[DIRECTIONS FOR THIS TASK]:
Extend the forum thread below about driving 300-ohm headphones with the Dragonfly Red or the OPPO HA-2, continuing after its final sentence.

[SUPPLIED TEXT]:
+--
# Dragonfly Red vs OPPO HA-2 for driving 300 Ohms headphones



## TheEldestBoy

Hi All,
  
 Posters have touched _somewhat_ on this in previous threads, but I wanted to highlight the specific question in hopes of getting some more insight.
  
 Has anyone out there tried both the DFR and the OPPO HA-2 for driving a set of 300 Ohms cans (I'm thinking of the Sennheiser HD 600 and the HD 650 here)?  
  
 Did you find the OPPO HA-2 to have a significantly more powerful amp?

Did the OPPO HA-2 seem to drive the cans with more "oomph", "power", "authoroity", etc?
Did the OPPO HA-2 drive the cans to a louder volume?
  
 Or, did the DFR's AMP do just as good a job of driving the cans?


----------



## disastermouse

I'm debating both of these for my OPPO PM-3. Instinct tells me that the Oppo products should pair well, but I like the size of the Dragonfly Red and have heard rave reviews. The thing is, the Dragonfly is massively overpowered by my home system (Bifrost MB and Polaris amp) and would only be used for portable. 

The other things is the Oppo's favor are the Bass Boost and the gain switch. On the other hand, I see myself as more likely to run the Dragonfly more because of its size.


----------



## elgefe

In using the DFR, the HA-2, and the FiiO Mont Blanc amp, to MY ears, the DFR and the Mont Blanc each have more oomph and power than the HA-2.  I tried them all ithe the PM-3's and the 650's.  I've also tried them with my Beyer T90's.
  
 The HA-2 went back.  I love both the DFR and Mont Blanc.  I use them both at different times, and love the sound and power on both.  If I'm in my living room or back yard, I use the DFR for portability sake (though the Mont Blanc's pretty darn portable really).  If I'm in my office, I tend to lean more towards the Mont Blanc for my iPhone and use my Magni/Modi combo for listening on the T-90s from my Mac.
+--
[SUPPLIED INFORMATION]:
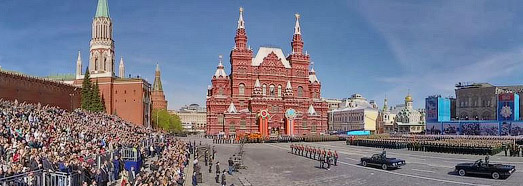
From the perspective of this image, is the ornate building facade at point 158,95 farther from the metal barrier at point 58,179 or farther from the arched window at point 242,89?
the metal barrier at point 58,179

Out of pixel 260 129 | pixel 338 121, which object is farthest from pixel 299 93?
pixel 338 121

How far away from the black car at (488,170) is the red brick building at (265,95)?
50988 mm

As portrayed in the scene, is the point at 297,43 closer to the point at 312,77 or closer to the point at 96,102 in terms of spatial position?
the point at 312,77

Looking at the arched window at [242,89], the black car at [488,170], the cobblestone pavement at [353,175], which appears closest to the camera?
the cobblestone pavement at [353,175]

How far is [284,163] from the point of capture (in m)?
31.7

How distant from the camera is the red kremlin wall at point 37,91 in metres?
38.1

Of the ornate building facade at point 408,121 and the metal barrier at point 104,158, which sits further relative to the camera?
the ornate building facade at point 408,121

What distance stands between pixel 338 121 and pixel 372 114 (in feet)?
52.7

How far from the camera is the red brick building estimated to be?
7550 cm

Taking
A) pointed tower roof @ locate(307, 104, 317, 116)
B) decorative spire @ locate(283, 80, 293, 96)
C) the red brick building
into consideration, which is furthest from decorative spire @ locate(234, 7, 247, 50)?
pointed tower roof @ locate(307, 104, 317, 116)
+--
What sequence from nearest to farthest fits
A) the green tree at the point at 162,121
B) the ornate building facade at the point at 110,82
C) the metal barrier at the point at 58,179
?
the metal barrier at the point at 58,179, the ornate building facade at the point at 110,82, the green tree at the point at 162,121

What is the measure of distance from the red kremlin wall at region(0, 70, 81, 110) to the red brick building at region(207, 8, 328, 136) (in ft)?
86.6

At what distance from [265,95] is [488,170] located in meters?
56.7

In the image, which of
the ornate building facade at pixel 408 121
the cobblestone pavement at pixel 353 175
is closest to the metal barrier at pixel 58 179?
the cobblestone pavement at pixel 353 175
+--
[ANSWER TO THIS TASK]:
----------



## TheEldestBoy

elgefe said:


> In using the DFR, the HA-2, and the FiiO Mont Blanc amp, to MY ears, the DFR and the Mont Blanc each have more oomph and power than the HA-2.  I tried them all ithe the PM-3's and the 650's.  I've also tried them with my Beyer T90's.
> 
> The HA-2 went back.  I love both the DFR and Mont Blanc.  I use them both at different times, and love the sound and power on both.  If I'm in my living room or back yard, I use the DFR for portability sake (though the Mont Blanc's pretty darn portable really).  If I'm in my office, I tend to lean more towards the Mont Blanc for my iPhone and use my Magni/Modi combo for listening on the T-90s from my Mac.


 
  
 I'm thinking of pairing the DFR and the HD650's.
  
 Music files being the same, would you say that the Schiit stack sounds much better than the DFR with the HD650's.  I understand that the Schitt stack will drive the 650's to a louder volume, but I don't listen very loud anyway.


----------



## brent75

disastermouse said:


> I'm debating both of these for my OPPO PM-3. Instinct tells me that the Oppo products should pair well, but I like the size of the Dragonfly Red and have heard rave reviews. The thing is, the Dragonfly is massively overpowered by my home system (Bifrost MB and Polaris amp) and would only be used for portable.
> 
> The other things is the Oppo's favor are the Bass Boost and the gain switch. On the other hand, I see myself as more likely to run the Dragonfly more because of its size.


 
 Not sure about the Senny 600s or 650s, but I've owned the PM-3, the HA-2 and the DFR. To me, I  definitely prefer the DFR to the HA-2 for several reasons. I like its sound better (it's fuller, not as harsh up top and a bit more low end)...smaller/more discrete (I don't like strapping 2 things and making a brick)...it doesn't require a charge so it's ALWAYS plug and play (no discovering that you have a dead battery)...it thus far has never "lost" its lightning connection (the HA-2 did several times for me)...and if that wasn't enough, it's $100 cheaper.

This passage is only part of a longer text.